No campo da reforma tributária, parece haver consenso em torno de uma simplificação dos tributos sobre o consumo nos moldes da PEC 45/2019 (“proposta Appy”), bem como no objetivo de se atingir uma maior progressividade na tributação da renda, com o fim da isenção à distribuição de lucros e dividendos, e também do patrimônio. Ciro ainda defende uma nova rodada de reforma da Previdência, com a inclusão dos militares no sistema geral e a ampliação do regime de capitalização, com contribuição patronal.

O frenesi causado pela suposta participação de Arida na campanha de Moro demonstra a expectativa pela apresentação de um programa realista e coerente de recuperação econômica. A própria postura de Armínio Fraga, que na sua tréplica se colocou à disposição de Ciro e dos demais candidatos para incluir a dimensão do combate às desigualdades no tripé macroeconômico, indica que há disposição para construí-lo, porém…

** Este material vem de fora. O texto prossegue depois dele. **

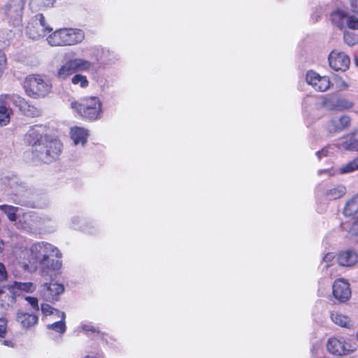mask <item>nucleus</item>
<instances>
[{"label":"nucleus","instance_id":"obj_1","mask_svg":"<svg viewBox=\"0 0 358 358\" xmlns=\"http://www.w3.org/2000/svg\"><path fill=\"white\" fill-rule=\"evenodd\" d=\"M62 257L61 251L52 244L47 242L36 243L24 253V269L29 272L38 270L42 277H51L52 272L61 269Z\"/></svg>","mask_w":358,"mask_h":358},{"label":"nucleus","instance_id":"obj_2","mask_svg":"<svg viewBox=\"0 0 358 358\" xmlns=\"http://www.w3.org/2000/svg\"><path fill=\"white\" fill-rule=\"evenodd\" d=\"M45 131V127L35 125L27 131L25 140L31 145L34 158L43 163H50L59 156L62 144L57 139L47 140L46 138L44 143L43 136Z\"/></svg>","mask_w":358,"mask_h":358},{"label":"nucleus","instance_id":"obj_3","mask_svg":"<svg viewBox=\"0 0 358 358\" xmlns=\"http://www.w3.org/2000/svg\"><path fill=\"white\" fill-rule=\"evenodd\" d=\"M84 32L78 29H59L50 34L46 38L51 46L73 45L83 41Z\"/></svg>","mask_w":358,"mask_h":358},{"label":"nucleus","instance_id":"obj_4","mask_svg":"<svg viewBox=\"0 0 358 358\" xmlns=\"http://www.w3.org/2000/svg\"><path fill=\"white\" fill-rule=\"evenodd\" d=\"M71 106L78 114L90 120H96L102 113L101 102L96 96L83 98L80 103L74 101Z\"/></svg>","mask_w":358,"mask_h":358},{"label":"nucleus","instance_id":"obj_5","mask_svg":"<svg viewBox=\"0 0 358 358\" xmlns=\"http://www.w3.org/2000/svg\"><path fill=\"white\" fill-rule=\"evenodd\" d=\"M26 94L33 98L45 97L52 90V84L40 75H29L24 82Z\"/></svg>","mask_w":358,"mask_h":358},{"label":"nucleus","instance_id":"obj_6","mask_svg":"<svg viewBox=\"0 0 358 358\" xmlns=\"http://www.w3.org/2000/svg\"><path fill=\"white\" fill-rule=\"evenodd\" d=\"M330 20L332 24L340 29L345 28L358 29V18L350 15L346 9H336L331 13Z\"/></svg>","mask_w":358,"mask_h":358},{"label":"nucleus","instance_id":"obj_7","mask_svg":"<svg viewBox=\"0 0 358 358\" xmlns=\"http://www.w3.org/2000/svg\"><path fill=\"white\" fill-rule=\"evenodd\" d=\"M64 292V286L62 283L51 281L41 285L38 294L40 297L48 302L54 303L59 300Z\"/></svg>","mask_w":358,"mask_h":358},{"label":"nucleus","instance_id":"obj_8","mask_svg":"<svg viewBox=\"0 0 358 358\" xmlns=\"http://www.w3.org/2000/svg\"><path fill=\"white\" fill-rule=\"evenodd\" d=\"M52 29L48 26L42 14L35 16L34 20L27 26V35L29 38L36 40L50 32Z\"/></svg>","mask_w":358,"mask_h":358},{"label":"nucleus","instance_id":"obj_9","mask_svg":"<svg viewBox=\"0 0 358 358\" xmlns=\"http://www.w3.org/2000/svg\"><path fill=\"white\" fill-rule=\"evenodd\" d=\"M306 81L315 91L321 92L327 91L332 86V83L328 76H321L312 70L307 71Z\"/></svg>","mask_w":358,"mask_h":358},{"label":"nucleus","instance_id":"obj_10","mask_svg":"<svg viewBox=\"0 0 358 358\" xmlns=\"http://www.w3.org/2000/svg\"><path fill=\"white\" fill-rule=\"evenodd\" d=\"M329 64L334 71H345L349 69L350 59L345 52L333 50L329 55Z\"/></svg>","mask_w":358,"mask_h":358},{"label":"nucleus","instance_id":"obj_11","mask_svg":"<svg viewBox=\"0 0 358 358\" xmlns=\"http://www.w3.org/2000/svg\"><path fill=\"white\" fill-rule=\"evenodd\" d=\"M327 350L336 355H344L355 350V348L342 338H330L327 345Z\"/></svg>","mask_w":358,"mask_h":358},{"label":"nucleus","instance_id":"obj_12","mask_svg":"<svg viewBox=\"0 0 358 358\" xmlns=\"http://www.w3.org/2000/svg\"><path fill=\"white\" fill-rule=\"evenodd\" d=\"M322 104L327 110L338 111L349 110L354 106V103L345 97L327 99Z\"/></svg>","mask_w":358,"mask_h":358},{"label":"nucleus","instance_id":"obj_13","mask_svg":"<svg viewBox=\"0 0 358 358\" xmlns=\"http://www.w3.org/2000/svg\"><path fill=\"white\" fill-rule=\"evenodd\" d=\"M333 294L336 299L341 301H345L351 296L350 285L343 279L336 280L333 285Z\"/></svg>","mask_w":358,"mask_h":358},{"label":"nucleus","instance_id":"obj_14","mask_svg":"<svg viewBox=\"0 0 358 358\" xmlns=\"http://www.w3.org/2000/svg\"><path fill=\"white\" fill-rule=\"evenodd\" d=\"M8 13L14 26H20L22 22V0H8Z\"/></svg>","mask_w":358,"mask_h":358},{"label":"nucleus","instance_id":"obj_15","mask_svg":"<svg viewBox=\"0 0 358 358\" xmlns=\"http://www.w3.org/2000/svg\"><path fill=\"white\" fill-rule=\"evenodd\" d=\"M350 123V117L348 115L334 117L329 123L328 129L331 133H338L348 128Z\"/></svg>","mask_w":358,"mask_h":358},{"label":"nucleus","instance_id":"obj_16","mask_svg":"<svg viewBox=\"0 0 358 358\" xmlns=\"http://www.w3.org/2000/svg\"><path fill=\"white\" fill-rule=\"evenodd\" d=\"M337 262L342 266H352L358 262V253L352 250L342 251L338 255Z\"/></svg>","mask_w":358,"mask_h":358},{"label":"nucleus","instance_id":"obj_17","mask_svg":"<svg viewBox=\"0 0 358 358\" xmlns=\"http://www.w3.org/2000/svg\"><path fill=\"white\" fill-rule=\"evenodd\" d=\"M76 73L71 59L66 60L57 69L56 77L60 80H66Z\"/></svg>","mask_w":358,"mask_h":358},{"label":"nucleus","instance_id":"obj_18","mask_svg":"<svg viewBox=\"0 0 358 358\" xmlns=\"http://www.w3.org/2000/svg\"><path fill=\"white\" fill-rule=\"evenodd\" d=\"M70 134L75 145H84L87 141L89 132L83 127H73L71 129Z\"/></svg>","mask_w":358,"mask_h":358},{"label":"nucleus","instance_id":"obj_19","mask_svg":"<svg viewBox=\"0 0 358 358\" xmlns=\"http://www.w3.org/2000/svg\"><path fill=\"white\" fill-rule=\"evenodd\" d=\"M76 73L89 72L93 69L94 64L90 60L81 57L71 59Z\"/></svg>","mask_w":358,"mask_h":358},{"label":"nucleus","instance_id":"obj_20","mask_svg":"<svg viewBox=\"0 0 358 358\" xmlns=\"http://www.w3.org/2000/svg\"><path fill=\"white\" fill-rule=\"evenodd\" d=\"M346 193V188L343 185H336L329 188L325 194L327 200H336L343 197Z\"/></svg>","mask_w":358,"mask_h":358},{"label":"nucleus","instance_id":"obj_21","mask_svg":"<svg viewBox=\"0 0 358 358\" xmlns=\"http://www.w3.org/2000/svg\"><path fill=\"white\" fill-rule=\"evenodd\" d=\"M12 110L0 98V127L6 126L10 120Z\"/></svg>","mask_w":358,"mask_h":358},{"label":"nucleus","instance_id":"obj_22","mask_svg":"<svg viewBox=\"0 0 358 358\" xmlns=\"http://www.w3.org/2000/svg\"><path fill=\"white\" fill-rule=\"evenodd\" d=\"M338 148L345 150L358 151V131L354 132L351 136L339 144Z\"/></svg>","mask_w":358,"mask_h":358},{"label":"nucleus","instance_id":"obj_23","mask_svg":"<svg viewBox=\"0 0 358 358\" xmlns=\"http://www.w3.org/2000/svg\"><path fill=\"white\" fill-rule=\"evenodd\" d=\"M331 319L336 324L342 327L350 328L352 327L350 319L341 313L332 312L331 313Z\"/></svg>","mask_w":358,"mask_h":358},{"label":"nucleus","instance_id":"obj_24","mask_svg":"<svg viewBox=\"0 0 358 358\" xmlns=\"http://www.w3.org/2000/svg\"><path fill=\"white\" fill-rule=\"evenodd\" d=\"M41 312L44 316H53L55 319L64 320L65 313L54 308L48 303L41 304Z\"/></svg>","mask_w":358,"mask_h":358},{"label":"nucleus","instance_id":"obj_25","mask_svg":"<svg viewBox=\"0 0 358 358\" xmlns=\"http://www.w3.org/2000/svg\"><path fill=\"white\" fill-rule=\"evenodd\" d=\"M343 213L347 217L353 216L358 213V195L355 196L347 201Z\"/></svg>","mask_w":358,"mask_h":358},{"label":"nucleus","instance_id":"obj_26","mask_svg":"<svg viewBox=\"0 0 358 358\" xmlns=\"http://www.w3.org/2000/svg\"><path fill=\"white\" fill-rule=\"evenodd\" d=\"M343 230L352 236L358 235V217H352L341 224Z\"/></svg>","mask_w":358,"mask_h":358},{"label":"nucleus","instance_id":"obj_27","mask_svg":"<svg viewBox=\"0 0 358 358\" xmlns=\"http://www.w3.org/2000/svg\"><path fill=\"white\" fill-rule=\"evenodd\" d=\"M71 83L74 86H78L82 89H85L89 86V80L86 76L76 73L71 78Z\"/></svg>","mask_w":358,"mask_h":358},{"label":"nucleus","instance_id":"obj_28","mask_svg":"<svg viewBox=\"0 0 358 358\" xmlns=\"http://www.w3.org/2000/svg\"><path fill=\"white\" fill-rule=\"evenodd\" d=\"M14 34L10 30H0V50L8 46L13 38Z\"/></svg>","mask_w":358,"mask_h":358},{"label":"nucleus","instance_id":"obj_29","mask_svg":"<svg viewBox=\"0 0 358 358\" xmlns=\"http://www.w3.org/2000/svg\"><path fill=\"white\" fill-rule=\"evenodd\" d=\"M0 210L7 215L10 221H16L17 218V212L19 210L17 207L9 205H0Z\"/></svg>","mask_w":358,"mask_h":358},{"label":"nucleus","instance_id":"obj_30","mask_svg":"<svg viewBox=\"0 0 358 358\" xmlns=\"http://www.w3.org/2000/svg\"><path fill=\"white\" fill-rule=\"evenodd\" d=\"M47 328L60 334H62L66 331L65 319H60L59 321H55L52 324H48Z\"/></svg>","mask_w":358,"mask_h":358},{"label":"nucleus","instance_id":"obj_31","mask_svg":"<svg viewBox=\"0 0 358 358\" xmlns=\"http://www.w3.org/2000/svg\"><path fill=\"white\" fill-rule=\"evenodd\" d=\"M358 170V157L340 168L342 174L349 173Z\"/></svg>","mask_w":358,"mask_h":358},{"label":"nucleus","instance_id":"obj_32","mask_svg":"<svg viewBox=\"0 0 358 358\" xmlns=\"http://www.w3.org/2000/svg\"><path fill=\"white\" fill-rule=\"evenodd\" d=\"M41 115V110L35 106L24 103V115L34 117Z\"/></svg>","mask_w":358,"mask_h":358},{"label":"nucleus","instance_id":"obj_33","mask_svg":"<svg viewBox=\"0 0 358 358\" xmlns=\"http://www.w3.org/2000/svg\"><path fill=\"white\" fill-rule=\"evenodd\" d=\"M38 317L35 313L31 314L24 313V327H31L38 322Z\"/></svg>","mask_w":358,"mask_h":358},{"label":"nucleus","instance_id":"obj_34","mask_svg":"<svg viewBox=\"0 0 358 358\" xmlns=\"http://www.w3.org/2000/svg\"><path fill=\"white\" fill-rule=\"evenodd\" d=\"M39 222L40 220H38L35 215L30 213H24V222L27 225L29 226L30 229H32L31 227H36Z\"/></svg>","mask_w":358,"mask_h":358},{"label":"nucleus","instance_id":"obj_35","mask_svg":"<svg viewBox=\"0 0 358 358\" xmlns=\"http://www.w3.org/2000/svg\"><path fill=\"white\" fill-rule=\"evenodd\" d=\"M22 283L14 282L13 284L7 285L6 289L13 294V298L15 296L20 294L22 289Z\"/></svg>","mask_w":358,"mask_h":358},{"label":"nucleus","instance_id":"obj_36","mask_svg":"<svg viewBox=\"0 0 358 358\" xmlns=\"http://www.w3.org/2000/svg\"><path fill=\"white\" fill-rule=\"evenodd\" d=\"M344 41L350 46L358 43V35L348 31L344 33Z\"/></svg>","mask_w":358,"mask_h":358},{"label":"nucleus","instance_id":"obj_37","mask_svg":"<svg viewBox=\"0 0 358 358\" xmlns=\"http://www.w3.org/2000/svg\"><path fill=\"white\" fill-rule=\"evenodd\" d=\"M24 299L31 306L34 313H37L39 311L38 300L36 297L29 296H24Z\"/></svg>","mask_w":358,"mask_h":358},{"label":"nucleus","instance_id":"obj_38","mask_svg":"<svg viewBox=\"0 0 358 358\" xmlns=\"http://www.w3.org/2000/svg\"><path fill=\"white\" fill-rule=\"evenodd\" d=\"M6 68V57L3 52L0 50V78Z\"/></svg>","mask_w":358,"mask_h":358},{"label":"nucleus","instance_id":"obj_39","mask_svg":"<svg viewBox=\"0 0 358 358\" xmlns=\"http://www.w3.org/2000/svg\"><path fill=\"white\" fill-rule=\"evenodd\" d=\"M7 331V321L5 318H0V337L4 338Z\"/></svg>","mask_w":358,"mask_h":358},{"label":"nucleus","instance_id":"obj_40","mask_svg":"<svg viewBox=\"0 0 358 358\" xmlns=\"http://www.w3.org/2000/svg\"><path fill=\"white\" fill-rule=\"evenodd\" d=\"M36 289V285L32 282H24V292L32 293Z\"/></svg>","mask_w":358,"mask_h":358},{"label":"nucleus","instance_id":"obj_41","mask_svg":"<svg viewBox=\"0 0 358 358\" xmlns=\"http://www.w3.org/2000/svg\"><path fill=\"white\" fill-rule=\"evenodd\" d=\"M7 278V272L4 265L0 262V282L6 280Z\"/></svg>","mask_w":358,"mask_h":358},{"label":"nucleus","instance_id":"obj_42","mask_svg":"<svg viewBox=\"0 0 358 358\" xmlns=\"http://www.w3.org/2000/svg\"><path fill=\"white\" fill-rule=\"evenodd\" d=\"M337 85L339 88L342 90H345L349 87L348 83L342 79L338 80Z\"/></svg>","mask_w":358,"mask_h":358},{"label":"nucleus","instance_id":"obj_43","mask_svg":"<svg viewBox=\"0 0 358 358\" xmlns=\"http://www.w3.org/2000/svg\"><path fill=\"white\" fill-rule=\"evenodd\" d=\"M329 148V147H327L323 148L321 151L317 152V155L318 156V158L320 159L322 156H327Z\"/></svg>","mask_w":358,"mask_h":358},{"label":"nucleus","instance_id":"obj_44","mask_svg":"<svg viewBox=\"0 0 358 358\" xmlns=\"http://www.w3.org/2000/svg\"><path fill=\"white\" fill-rule=\"evenodd\" d=\"M82 329L86 331H92V332L96 331V328L92 326L91 324H83Z\"/></svg>","mask_w":358,"mask_h":358},{"label":"nucleus","instance_id":"obj_45","mask_svg":"<svg viewBox=\"0 0 358 358\" xmlns=\"http://www.w3.org/2000/svg\"><path fill=\"white\" fill-rule=\"evenodd\" d=\"M351 7L352 11L358 15V0H352Z\"/></svg>","mask_w":358,"mask_h":358},{"label":"nucleus","instance_id":"obj_46","mask_svg":"<svg viewBox=\"0 0 358 358\" xmlns=\"http://www.w3.org/2000/svg\"><path fill=\"white\" fill-rule=\"evenodd\" d=\"M334 258L333 253H327L324 257L323 261L329 263L331 262Z\"/></svg>","mask_w":358,"mask_h":358},{"label":"nucleus","instance_id":"obj_47","mask_svg":"<svg viewBox=\"0 0 358 358\" xmlns=\"http://www.w3.org/2000/svg\"><path fill=\"white\" fill-rule=\"evenodd\" d=\"M322 173H327V174H328V175H331V171H330V170H329V169L320 170V171H318V174H319V175H321Z\"/></svg>","mask_w":358,"mask_h":358},{"label":"nucleus","instance_id":"obj_48","mask_svg":"<svg viewBox=\"0 0 358 358\" xmlns=\"http://www.w3.org/2000/svg\"><path fill=\"white\" fill-rule=\"evenodd\" d=\"M3 344L6 346L13 347V343L10 341H3Z\"/></svg>","mask_w":358,"mask_h":358},{"label":"nucleus","instance_id":"obj_49","mask_svg":"<svg viewBox=\"0 0 358 358\" xmlns=\"http://www.w3.org/2000/svg\"><path fill=\"white\" fill-rule=\"evenodd\" d=\"M3 250V241L0 238V252H1Z\"/></svg>","mask_w":358,"mask_h":358},{"label":"nucleus","instance_id":"obj_50","mask_svg":"<svg viewBox=\"0 0 358 358\" xmlns=\"http://www.w3.org/2000/svg\"><path fill=\"white\" fill-rule=\"evenodd\" d=\"M355 62L356 66L358 67V57L355 58Z\"/></svg>","mask_w":358,"mask_h":358}]
</instances>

Enquanto a esquerda coloca na mesa as suas ideias para a economia, a centro-direita que se quer apresentar como terceira via perde tempo ainda discutindo nomes. Organizado pelo Valor e pelo jornal O Globo, o debate entre João Doria, Eduardo Leite e Arthur Virgílio para as prévias do PSDB frustrou quem esperava a exposição de medidas concretas para a superação da crise econômica e social vivida pelo país.

A gravidade da conjuntura e o cenário sombrio para os próximos anos não permitem que os pré-candidatos tucanos se limitem a repetir expressões vazias como “necessidade de ajuste fiscal”, “reforma tributária e administrativa” e “privatização” sem indicar como o farão. Perdidos em obviedades, estão perdendo uma grande chance de mostrar a que vieram.